Una 22enne uccide la madre malata

Federica Manica, quando uccise la madre, non era capace di intendere e di volere e per questo non era era e non è imputabile. Lo hanno scritto nero su bianco, la psichiatra incaricata dall’autorità giudiziaria e lo stesso Pm che ha chiesto ed ottenuto dal gip, l’archiviazione del procedimento nel confronti della 23enne che il 6 ottobre dello scorso anno ha soffocato con un sacchetto di plastica, fino ad ucciderla la madre 48enne: Giovanna Salerno. La perizia redatta dalla Consulente tecnica della Procura, la dottoressa Maria Chiarelli, ha stabilito infatti che Federica al momento dei fatti «si trovava per infermità in tale stato di mente da escludere la capacità di intendere e di volere». Una tesi fatta propria dal sostituto procuratore Luisiana Di Vittorio, titolare dell’indagine sul delitto, ma fin da subito sostenuta dagli avvocati Concetta Cirillo e Antonio De Cicco che hanno assistito la ragazza, arrestata dopo l’omicidio e poi su disposizione del gip, ricoverata (ai domiciliari) in una struttura sanitaria in grado di assisterla anche dal punto di vista psicologico. Il giudice delle indagini preliminari del Tribunale di Crotone Michele Ciociola oltre a disporre l’archiviazione del procedimento, ha anche revocato la misura cautelare, anche se la giovane donna per il momento rimane nella Residenza sanitaria dove ha trascorso gli ultimi cinque mesi.Il provvedimento del gip mette la parola fine ad una tragica e triste vicenda che aveva destato scalpore e dolore in tutta la città. Il matricidio di cui Federica era accusata venne consumato nel primo pomeriggio di giovedì 6 ottobre 2016, nell’abitazione di famiglia dei Manica, in via Caccuri a Poggio Pudano, dove la 23enne viveva insieme alla madre Giovanna Salerno e al papà Andrea di 54 anni. Fu proprio quest’ultimo al suo rientro a casa dal lavoro poco dopo le 15, di quel giorno di ottobre, a scoprire la tragedia. «Papà ho ucciso mamma», riferì sconvolta e agitata la figlia al padre che aveva appena piede in casa. L’uomo si precipitò in camera da letto e trovò la consorte, Giovanna Salerno, supina sul letto matrimoniale e già cadavere. Accanto al corpo, un sacchetto di plastica azzurro, utilizzato per soffocare la donna come ricostruirono poi i carabinieri intervenuti nell’abitazione della famiglia Manica, appena ricevuta la segnalazione. Sul posto accorsero anche il comandante della Compagnia, il capitano Claudio Martino e il colonnello Salvatore Gagliano comandante provinciale.

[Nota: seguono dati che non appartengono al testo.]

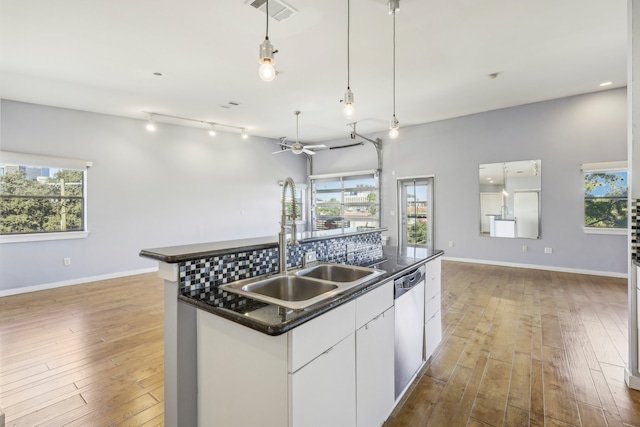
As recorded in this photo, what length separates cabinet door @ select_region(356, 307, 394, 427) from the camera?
1445mm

Gli investigatori coordinati dal sostituto procuratore Luisiana Di Vittorio, sentito il padre di Federica, ebbero subito sentore di essere davanti a una tragedia maturata all’ombra della depressione. Uno stato di disagio mentale che avrebbe accomunato madre e figlia in un vortice oscuro che in pochi mesi, travolse una famiglia normale e tranquilla. Il pm Di Vittorio chiese allora al gip la custodia in carcere per la ragazza e in subordine la detenzione “domiciliari” in una struttura protetta. Gli avvocati Cirillo e De Cicco sottolinearono da parte loro l’incompatibilità della detenzione in carcere con le condizioni psicologiche della loro assistita. Il giudice decise per la struttura protetta, in attesa della perizia psichiatrica che ha confermato l’ipotesi all’epoca sostenuta dai difensori e poi fatta propria dal pm: quel maledetto e tragico giorno di ottobre Federica, non sapeva quel che faceva: aveva la mente ottenebrata da quel “male oscuro” che ti annulla la ragione e il sentimento.